Martin sighed. He had spent hours next to that bed. How had he not seen anything?

“Right, I’ll carry on… On the second-story landing, we counted ninety mousetraps, a sorry sight: hardened Gruyère rinds everywhere and not one single catch.”

“My mother had been hearing noises in her attic.”

“That’s just it, Doctor,” chuckled the bespectacled lieutenant. “Was it really mice that your mother was hearing?”

“I don’t know. It’s an old house. Like all old homes, it settles, the pipes make noise—”

“I agree with you, but that isn’t what your mother thought. Guess what we found in the utility room, and again in the different rooms in the basement? Twice as many mousetraps. One hundred and ninety-four, to be exact. Why a hundred and ninety-four and not two hundred?”

“The hardware shop had sold out.”

“You could get a job in the police, you could.”

“I’d rather chase germs.”

The officer coughed into his fist, smiling.

“So, we’ve got one hundred and ninety-four mousetraps, and guess what, Doctor?”

“Not a single dead mouse.”

The lieutenant raised his eyebrows, pleased.

“In fact, there were. But dead ones like these, Doctor, you don’t see every day. Our two crime scene colleagues can’t get over it.”

Martin uncrossed his legs and put his slippers flat on the floor, trying to channel the stress that the officer was putting him under. He stared at the man, masking his anxiety with a smile.

“Had my mother been collecting something other than stones?”

Lieutenant Sevran took off his glasses and goggled at him with his bright blue eyes.

“Bingo! A collection worthy of the compressions of César!”
1

He turned his mobile around to Martin and showed him three photographs: Martin recognized the freezer in the utility room, and what looked like shriveled animal skins.

“What is that?”

“Cats. Cats that had been put through the wash.”

Martin looked at the snapshots more closely: their fur looked like salt cod.

“My mother did that?”

“Oh, your mother was washing more than just her whites.”

Sevran couldn’t hold back a snigger.

“Sorry. Moving along. So, in the middle of all the flattened kitties, we also spotted that.”

With a pointed gesture, Sevran lightly touched the screen of his phone and pulled up another photo.

“The remains of a mobile phone, victim of a ninety-degree eco whites cycle, having been previously smashed to smithereens with a hammer.
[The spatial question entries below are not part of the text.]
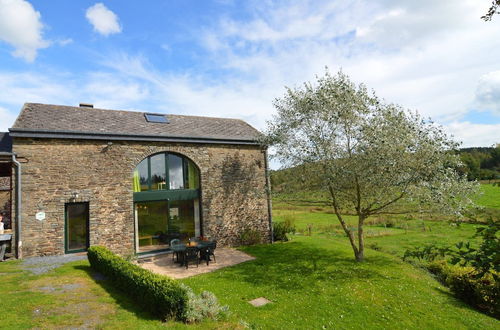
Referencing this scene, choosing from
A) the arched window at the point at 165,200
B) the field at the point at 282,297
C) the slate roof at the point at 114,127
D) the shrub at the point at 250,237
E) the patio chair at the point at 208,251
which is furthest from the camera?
the shrub at the point at 250,237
A Nokia.”

“Shit!” blurted Martin. “My phone…”

“That’s what we call a total bug sweep.”

The lieutenant burst into laughter and closed down the window on his electronic toy with his thumb. Martin froze. His mother must be the laughingstock of the whole station. She’ll be a poster girl for white goods! Elsa Préau says, “Washing machines live longer with Calgon”! Sevran put the warm iPhone back in his jacket and reached over to try his coffee. It was just right.

“So, Doctor, let me ask you again: if you had to rate your mother’s mental instability from one to ten, what would you give her?”

Martin wiped a limp hand over his face and felt the rasp of his beard.

“A hundred and ninety-four?”

“Seriously.”

“What do you want me to say? That my mother’s nuts? Lock her up? People like her, with an underlying mental condition and no treatment, don’t get better, and France has hundreds of thousands of them! Do you think that the capacity of psychiatric hospitals in this country can be increased? Can you imagine how much it would cost our society to feed, care for, and process hundreds of thousands of patients? You think what, in the police, that the mentally ill are all psychopaths? That by throwing people practically naked into rooms with no furniture or windows and feeding them meds, that they might somehow have a chance of being cured?”